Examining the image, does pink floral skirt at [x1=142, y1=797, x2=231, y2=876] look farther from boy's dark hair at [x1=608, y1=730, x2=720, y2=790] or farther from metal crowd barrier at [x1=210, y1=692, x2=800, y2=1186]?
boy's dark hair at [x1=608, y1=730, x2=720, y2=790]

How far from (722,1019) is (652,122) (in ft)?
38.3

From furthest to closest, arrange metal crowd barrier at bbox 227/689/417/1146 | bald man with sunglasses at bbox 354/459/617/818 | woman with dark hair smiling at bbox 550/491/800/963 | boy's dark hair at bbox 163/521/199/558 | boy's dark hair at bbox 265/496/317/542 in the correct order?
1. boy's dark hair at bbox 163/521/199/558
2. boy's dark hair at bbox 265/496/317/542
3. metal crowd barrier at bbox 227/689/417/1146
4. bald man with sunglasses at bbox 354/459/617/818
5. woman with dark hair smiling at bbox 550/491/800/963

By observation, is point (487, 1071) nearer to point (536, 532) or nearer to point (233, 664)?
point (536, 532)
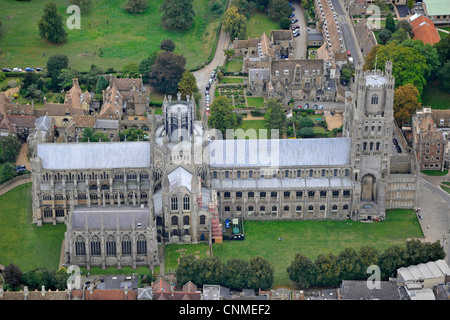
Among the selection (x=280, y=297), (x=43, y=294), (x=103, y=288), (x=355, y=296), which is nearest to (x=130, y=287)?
(x=103, y=288)

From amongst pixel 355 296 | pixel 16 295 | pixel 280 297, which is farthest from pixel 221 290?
pixel 16 295

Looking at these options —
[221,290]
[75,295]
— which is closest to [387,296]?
[221,290]

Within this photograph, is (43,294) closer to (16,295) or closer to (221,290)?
(16,295)

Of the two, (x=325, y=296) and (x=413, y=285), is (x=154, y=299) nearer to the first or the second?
(x=325, y=296)
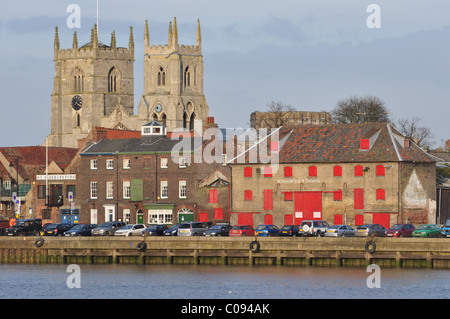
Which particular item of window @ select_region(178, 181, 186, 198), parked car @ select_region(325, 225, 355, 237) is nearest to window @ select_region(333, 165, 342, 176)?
parked car @ select_region(325, 225, 355, 237)

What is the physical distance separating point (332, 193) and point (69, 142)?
105523 millimetres

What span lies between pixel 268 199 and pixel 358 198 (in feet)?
26.1

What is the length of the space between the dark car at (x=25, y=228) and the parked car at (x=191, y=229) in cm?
1335

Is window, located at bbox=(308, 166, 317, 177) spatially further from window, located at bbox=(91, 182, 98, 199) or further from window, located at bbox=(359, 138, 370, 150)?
window, located at bbox=(91, 182, 98, 199)

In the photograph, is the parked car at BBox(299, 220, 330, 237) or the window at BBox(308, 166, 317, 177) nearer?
the parked car at BBox(299, 220, 330, 237)

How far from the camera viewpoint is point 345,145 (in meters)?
95.7

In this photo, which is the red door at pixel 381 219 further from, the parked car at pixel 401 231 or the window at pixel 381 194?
the parked car at pixel 401 231

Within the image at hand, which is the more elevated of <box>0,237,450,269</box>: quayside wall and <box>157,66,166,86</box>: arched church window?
<box>157,66,166,86</box>: arched church window

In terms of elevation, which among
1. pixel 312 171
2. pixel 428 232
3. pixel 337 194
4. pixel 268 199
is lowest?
pixel 428 232

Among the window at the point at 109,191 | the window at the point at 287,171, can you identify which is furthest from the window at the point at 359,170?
the window at the point at 109,191

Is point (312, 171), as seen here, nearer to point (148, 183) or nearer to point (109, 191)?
point (148, 183)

== == ==

* **Job**: Quote the listing above in full, except for the pictures.

* **The output**:
Examining the image, does pink floral skirt at [x1=142, y1=797, x2=231, y2=876] look farther from boy's dark hair at [x1=608, y1=730, x2=720, y2=790] or farther from metal crowd barrier at [x1=210, y1=692, x2=800, y2=1186]?
boy's dark hair at [x1=608, y1=730, x2=720, y2=790]

How far from (722,1019) is (652,122) (in ft)?
38.3

From furthest to closest, arrange metal crowd barrier at bbox 227/689/417/1146 | bald man with sunglasses at bbox 354/459/617/818 | woman with dark hair smiling at bbox 550/491/800/963 | boy's dark hair at bbox 163/521/199/558 | boy's dark hair at bbox 265/496/317/542 in the correct order?
1. boy's dark hair at bbox 163/521/199/558
2. boy's dark hair at bbox 265/496/317/542
3. metal crowd barrier at bbox 227/689/417/1146
4. bald man with sunglasses at bbox 354/459/617/818
5. woman with dark hair smiling at bbox 550/491/800/963

By observation, is point (487, 1071) nearer to point (536, 532) or nearer to point (233, 664)?
point (536, 532)
Among the selection (x=280, y=297), (x=43, y=294), (x=103, y=288), (x=355, y=296), which is nearest to (x=130, y=287)?
(x=103, y=288)

From amongst pixel 355 296 | pixel 16 295 | pixel 280 297, which is farthest from pixel 221 290?
pixel 16 295

Looking at these options —
[221,290]
[75,295]
— which is closest to [387,296]?
[221,290]

Within this photograph, is (43,294) closer to (16,295) or closer to (221,290)?
(16,295)

Of the two, (x=325, y=296) and (x=413, y=285), is (x=154, y=299) nearer to the first or the second?
(x=325, y=296)
Which particular item of window @ select_region(178, 181, 186, 198), parked car @ select_region(325, 225, 355, 237) is nearest to window @ select_region(333, 165, 342, 176)?
parked car @ select_region(325, 225, 355, 237)

What is the physical distance separating point (332, 193) and point (69, 142)?
105523 millimetres

What span lies between pixel 268 199 and pixel 358 198 (in feet)?
26.1

What is the length of the space between the dark car at (x=25, y=228) and the parked car at (x=191, y=229) in cm?
1335

Is window, located at bbox=(308, 166, 317, 177) spatially further from window, located at bbox=(91, 182, 98, 199) or further from window, located at bbox=(359, 138, 370, 150)?
window, located at bbox=(91, 182, 98, 199)

In the photograph, is the parked car at BBox(299, 220, 330, 237) or the window at BBox(308, 166, 317, 177) nearer?
the parked car at BBox(299, 220, 330, 237)

How far from the camera viewpoint is point 345,145 (in meters)?
95.7

In this photo, which is the red door at pixel 381 219 further from, the parked car at pixel 401 231 or the window at pixel 381 194?
the parked car at pixel 401 231

Within the image at hand, which is the more elevated of <box>0,237,450,269</box>: quayside wall and <box>157,66,166,86</box>: arched church window?
<box>157,66,166,86</box>: arched church window

In terms of elevation, which among
1. pixel 312 171
2. pixel 428 232
3. pixel 337 194
4. pixel 268 199
is lowest?
pixel 428 232

Among the window at the point at 109,191 | the window at the point at 287,171, can you identify which is furthest from the window at the point at 359,170?
the window at the point at 109,191

Is point (312, 171), as seen here, nearer to point (148, 183) or nearer to point (109, 191)?
point (148, 183)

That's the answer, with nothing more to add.